"I'm gonna pick up where I was last week," Jack Torrey told the comfortably packed crowd Monday night at the Turf Club. "Complaining about billionaires."

A steady sign of wealth within the Twin Cities music scene, Torrey's neo-twang group the Cactus Blossoms picked up where they left off last week, last year and last decade at the St. Paul watering hole that perfectly matches their unfabricated vintage vibe.

The Turf Club is where Torrey and his brother Page Burkum cut their teeth and sharpened their uncanny Everly Brotherly harmonies playing a weekly gig in the early 2010s. Their band's old lineup is enshrined in a mural outside the venue in honor of those shows.

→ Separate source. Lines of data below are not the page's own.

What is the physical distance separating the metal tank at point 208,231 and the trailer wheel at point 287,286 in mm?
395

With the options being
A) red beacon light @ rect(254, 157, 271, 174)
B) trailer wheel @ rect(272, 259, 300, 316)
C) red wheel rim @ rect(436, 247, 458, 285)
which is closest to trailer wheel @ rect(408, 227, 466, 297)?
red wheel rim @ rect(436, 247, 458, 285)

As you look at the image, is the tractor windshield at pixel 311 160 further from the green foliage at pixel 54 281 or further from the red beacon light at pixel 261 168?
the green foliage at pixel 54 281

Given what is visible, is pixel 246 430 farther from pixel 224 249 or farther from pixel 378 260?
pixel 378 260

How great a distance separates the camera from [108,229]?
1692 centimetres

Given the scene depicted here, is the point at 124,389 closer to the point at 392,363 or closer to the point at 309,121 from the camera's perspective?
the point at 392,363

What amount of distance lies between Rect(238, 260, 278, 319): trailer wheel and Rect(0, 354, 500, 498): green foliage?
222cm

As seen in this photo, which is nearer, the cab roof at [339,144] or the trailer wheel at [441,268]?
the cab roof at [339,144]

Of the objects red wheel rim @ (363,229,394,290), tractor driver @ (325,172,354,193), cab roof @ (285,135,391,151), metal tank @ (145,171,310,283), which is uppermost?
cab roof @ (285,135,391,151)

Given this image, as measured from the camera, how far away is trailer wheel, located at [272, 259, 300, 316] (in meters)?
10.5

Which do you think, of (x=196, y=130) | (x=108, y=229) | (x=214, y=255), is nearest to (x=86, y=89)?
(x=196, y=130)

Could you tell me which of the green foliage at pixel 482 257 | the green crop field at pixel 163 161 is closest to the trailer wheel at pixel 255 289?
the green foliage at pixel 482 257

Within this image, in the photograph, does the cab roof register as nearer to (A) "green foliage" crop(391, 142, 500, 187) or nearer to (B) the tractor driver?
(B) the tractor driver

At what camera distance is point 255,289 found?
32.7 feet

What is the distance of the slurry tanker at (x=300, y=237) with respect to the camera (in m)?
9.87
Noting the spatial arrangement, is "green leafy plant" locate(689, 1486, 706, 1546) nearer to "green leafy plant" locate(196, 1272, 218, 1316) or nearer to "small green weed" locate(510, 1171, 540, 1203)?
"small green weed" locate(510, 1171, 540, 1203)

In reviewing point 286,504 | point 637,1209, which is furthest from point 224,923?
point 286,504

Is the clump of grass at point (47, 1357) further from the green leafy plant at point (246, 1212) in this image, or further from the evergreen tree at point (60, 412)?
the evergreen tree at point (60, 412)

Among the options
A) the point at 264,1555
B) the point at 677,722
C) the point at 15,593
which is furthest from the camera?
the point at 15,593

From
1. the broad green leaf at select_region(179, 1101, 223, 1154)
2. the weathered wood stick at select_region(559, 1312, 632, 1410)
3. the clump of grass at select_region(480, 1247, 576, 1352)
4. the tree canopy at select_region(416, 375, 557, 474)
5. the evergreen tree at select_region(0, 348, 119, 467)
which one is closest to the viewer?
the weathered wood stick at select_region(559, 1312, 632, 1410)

As the Cactus Blossoms evolved and added a stylish but gritty guitar groove behind their gorgeous sibling harmonies, they settled into playing a January residency at the Turf Club starting in 2017. The Monday night shows now consistently sell out and have become an annual event. Some of their most enlightened fans revere the residency enough to actually anticipate the dark days of winter.

Checking in on the residency series this week, it was obvious the shows haven't lost any mojo. Really, they've only gotten better.

For starters, you probably won't hear the 80-plus-year-old Turf Club sounding more pristine and polished than when the Cactus Blossoms are there. The Blossoms' longtime sound engineer, Tom Herbers, has long since had the place dialed in for the group. It's maybe the nearest thing to being at the Ryman Auditorium within Minnesota.

Leading that warm wave of sound is the group's long-affixed guitar ace Jake Hanson.

Previously known as more of an innovative indie-rock sideman who played with the likes of Haley and Halloween, Alaska, Hanson adds rich textures of pedal-steel-style tearfulness and soft ambient twang to the music via the arsenal of sleek guitars he brings to the Turf Club every week. You know the guitar tones are going to get lovely when Jake sits down on his amp during a Cactus Blossoms show, as he did just a few songs into Monday night's set for the mellower highlights "Ballad of an Unknown" and "Powder Blue."

Drummer Jeremy Hanson and bassist Phillip Hicks Jake's brother and Jack and Page's cousin, respectively, making this a true family band — have developed quite a rapport, too.

The rhythm keepers not only played loose with the grooves and added a cool swagger to some of the group's more recent and more up-tempo tunes, including "Hey Baby" and "Runaway," each from the 2022 album "One Day." They also stretched out older tunes like "Stoplight Kisses" and the song that prompted the billionaire slam, "Downtown," giving them a sort of '70s-Nashville rhythmic sheen à la Jerry Reed or Don Williams.

As usually happens at these Turf Club shows, Torrey and Burkum also played around with the set list. They added more cover tunes than usual, including two of the four tunes they recorded for last year's EP "If Not for You (Bob Dylan Songs, Vol. 1)," highlighted by a dramatic "To Ramona. Old covers by Johnnie & Jack, the Kinks and Bob Wills were also thrown in.

In the encore, they brought out the night's opening singer Geoffrey Lamar Wilson — whose namesake group Laamar offered their own elegant twang earlier — to help raise the Waylon and Willie classic "Mamas Don't Let Your Babies Grow Up to Be Cowboys."

Monday's 1¾-hour set also included a slow-shuffling, wryly written new song, "Honey, I'm Homeless," about which Torrey said, "It's taken me 10 years to write it." He hinted they might unveil other newbies at next week's gig as they prepare to start recording a new album next month.

Testing new material has also become a tradition in the Cactus Blossoms' residency run. That's just one of the many ways these winter shows always seem to be more about moving forward and evolving than just revisiting the past — which is just one of many reasons the January gigs never seem to get old.